One of the many great things about golf is that some time elapses between bits of action. It takes upwards of four hours to strike the ball somewhere between 75 and 100 times. Do the math and it's clear that every round gives us ample opportunity to ponder the big questions if we so choose. It's no surprise that the literature and art of golf is peppered with questions of spirituality and existence. Golfers tend to wonder why. I know I'm not the only one who has cried, "Why am I here?!" at the sky after missing a three-footer.
The print that hangs in my parents' condo in South Carolina is not as meditative and full of "philosophical woo-woo" as, say, the Michael Murphy novel Golf In The Kingdom. It's mainly a bit of cheeky humor. Rabbis have taken to the golf course, and several look on in varying states of disbelief as one of them holes a long putt. It's not exactly TopTracer, but the dotted track of the ball and distant rays of sun peeking through clouds suggest some divine intervention.
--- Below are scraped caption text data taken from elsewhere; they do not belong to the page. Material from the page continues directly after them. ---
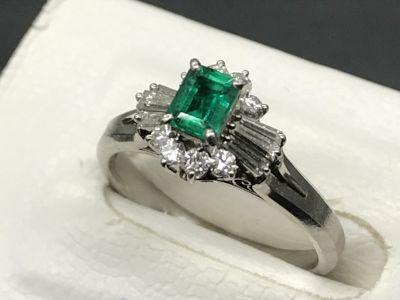 エメラルドリング買取 0.56ct 1.07ctのメレダイヤ付き 宝石買取MARUKA心斎橋店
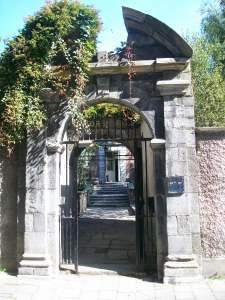 Tailors Hall Gate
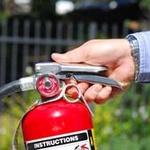 [지식카페] 아파트 쓰레기장 화재로 소화기 사용, 보험 보상 가능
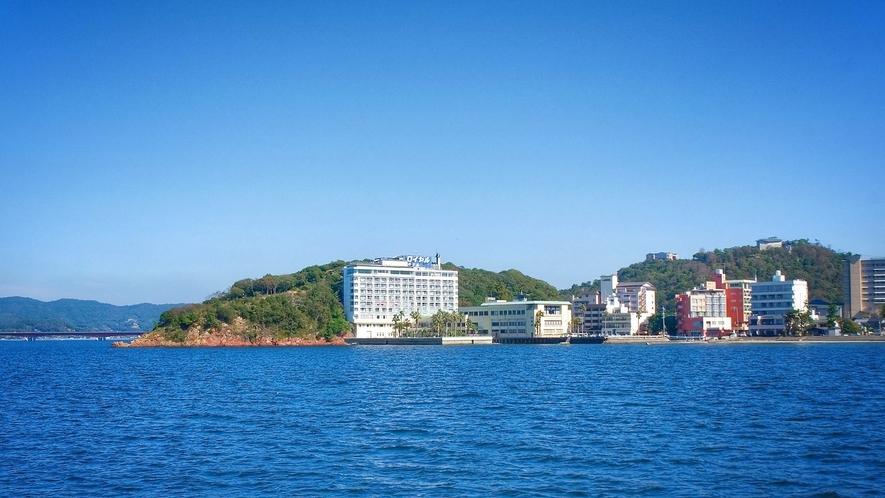 浜名湖から見たホテル外観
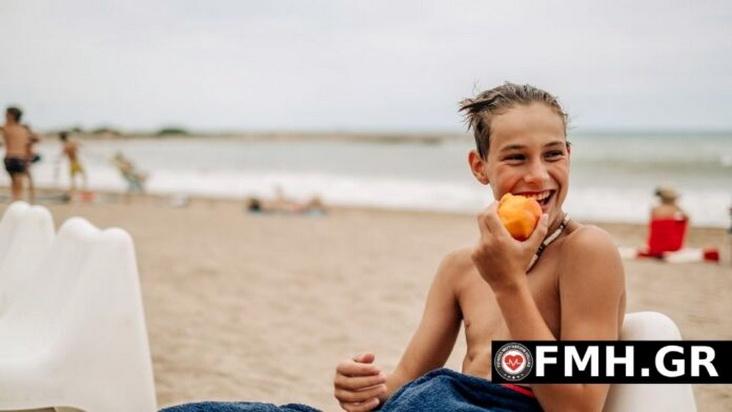 Φαγητό στη παραλία: Έξυπνες και θρεπτικές επιλογές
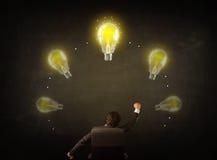 Συνεδρίαση επιχειρηματιών με τα lightbulbs πέρα από το κεφάλι του Στοκ Εικόνες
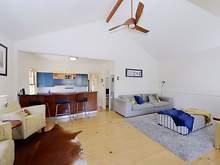 House - 39 Walnut Street, Wynnum 4178, QLD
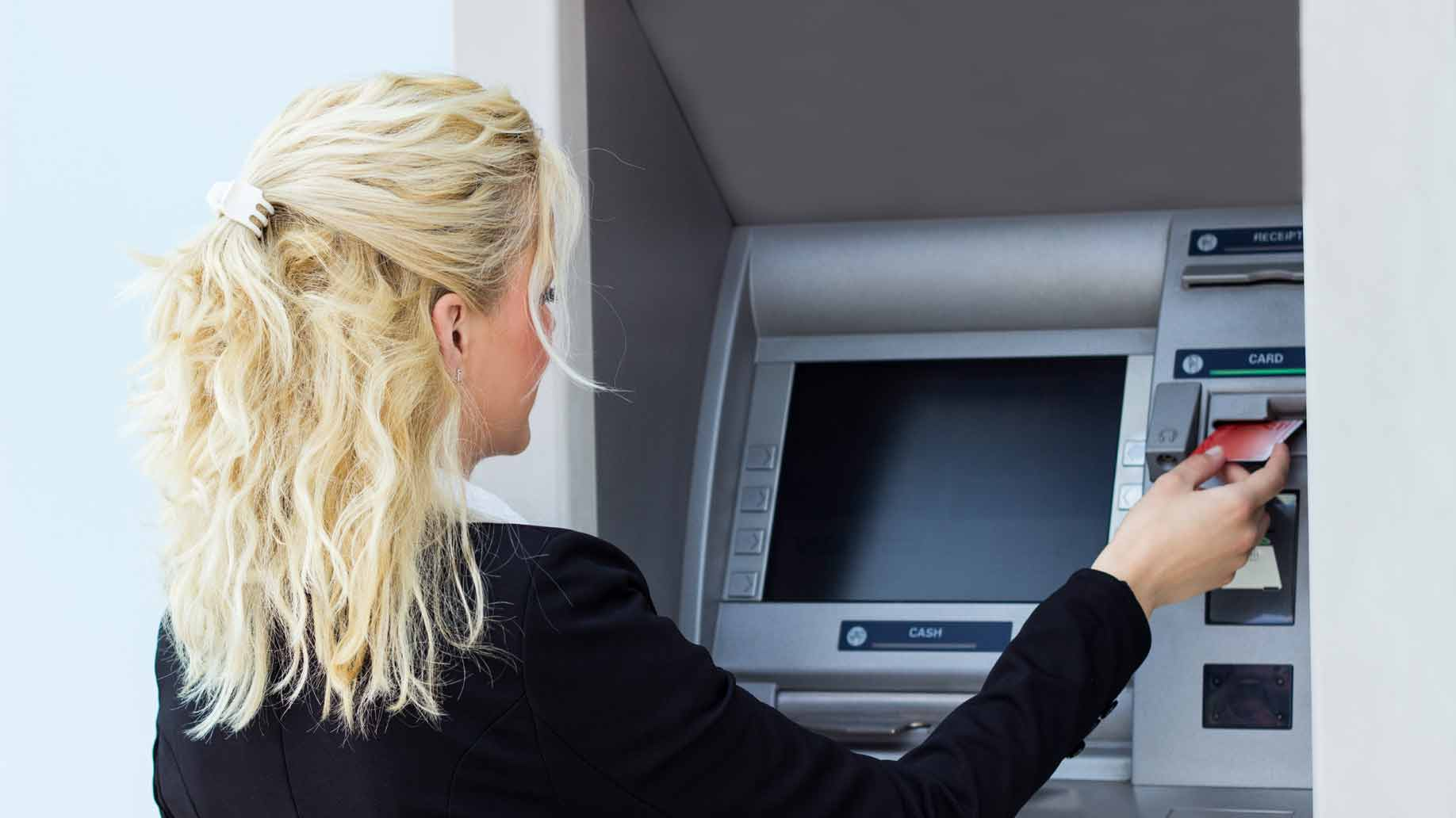 using an atm machine to avoid excessive transaction fees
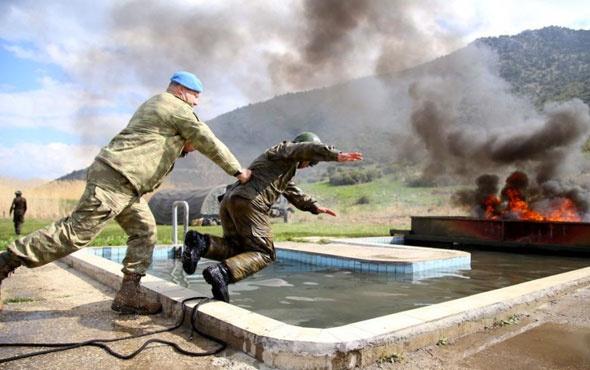 Dünyanın en zorlu askeri eğitimi böyle tatbikat görülmedi!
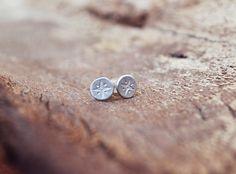 Compass Earrings / Travel Earrings / Wanderlust by Bubblebox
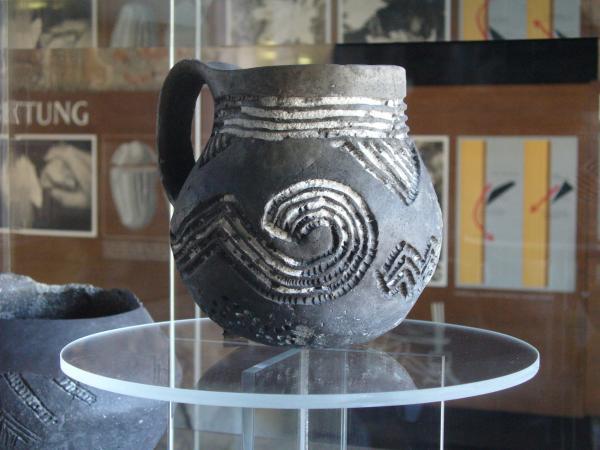 Ein Krug aus der umfangreichen Sammlung des Pfahlbaumuseums. (Bild: Heimatbund Mondseeland)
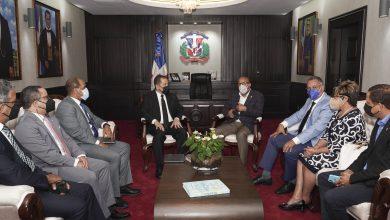 Photo of Presidente y miembros de la Comisión de Justicia de la Cámara de Diputados reciben a jueces de la  Suprema Corte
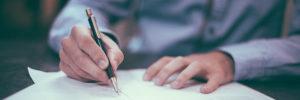 Man unterzeichnet Vertrag - nach privatinsolvenz wieder kreditwürdig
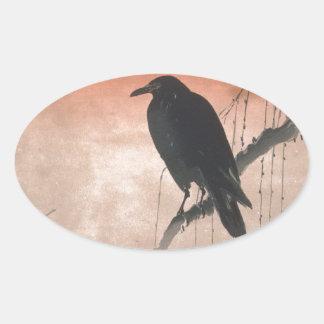 Cuervo en una rama del sauce pegatina ovalada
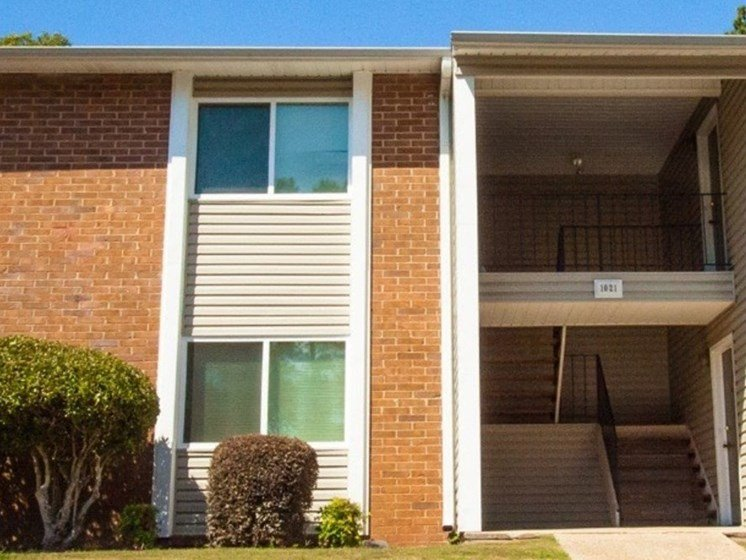 Mountain Woods Apartment Homes Homewood Birmingham, AL 35209 brick and siding exteriors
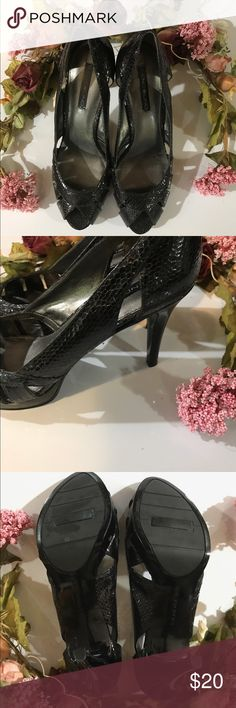 "🐿 Bandolino Peep Toe Heels EUC, 3"" heel size 9 perp toe python! Gorgeous! 🐶🚭 Bandolino Shoes Heels"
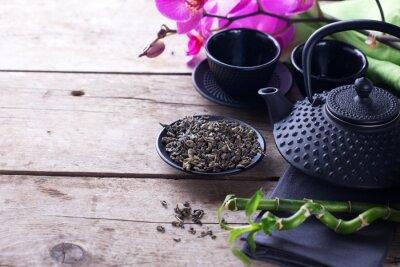 Canvastavlor Grönt te i en skål och traditionell asiatisk teservis på åldern trä
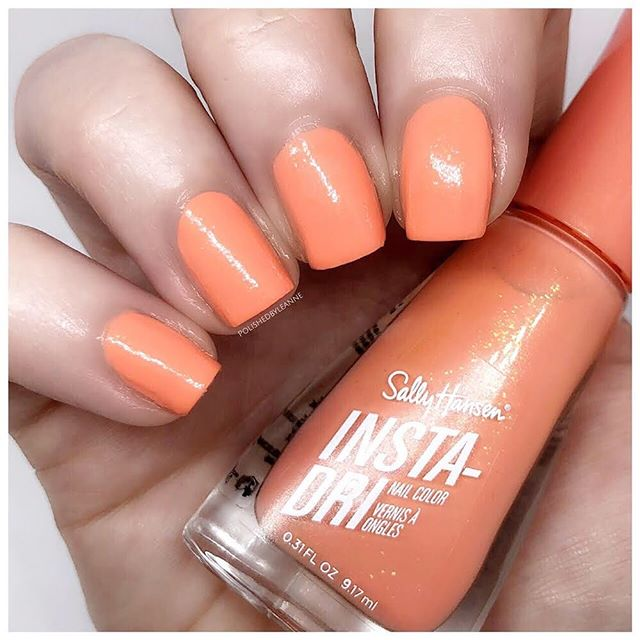 AD | Gifted  Here is Peach Buzz, one of the gorgeous new colours in the @sallyhansenuk Insta-Dri Summer Collection ☀️ Blog post goes live tomorrow 🙌🏻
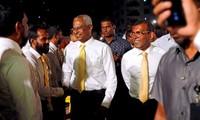 Législatives aux Maldives: l'ancien président fait un retour en force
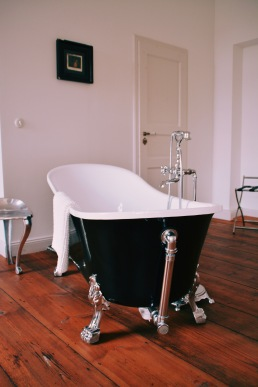 Bathtub in every room.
Is this the most learned rabbi of the group? Is G-d using the moment to teach the rest about the rewards of study?
No matter a particular person's religious affiliation, everyone seems to turn into a polytheist on the golf course. We lament the cruelty of "the golf gods" when a putt lips out or a decent tee shot takes a crooked bounce into trouble. Of course, this is a deflection measure rather than an authentic belief; we're just looking for someone else to blame for our bad golf. There are few absolute truths, but I'm confident that one of them is that He could not possibly care less what you shoot.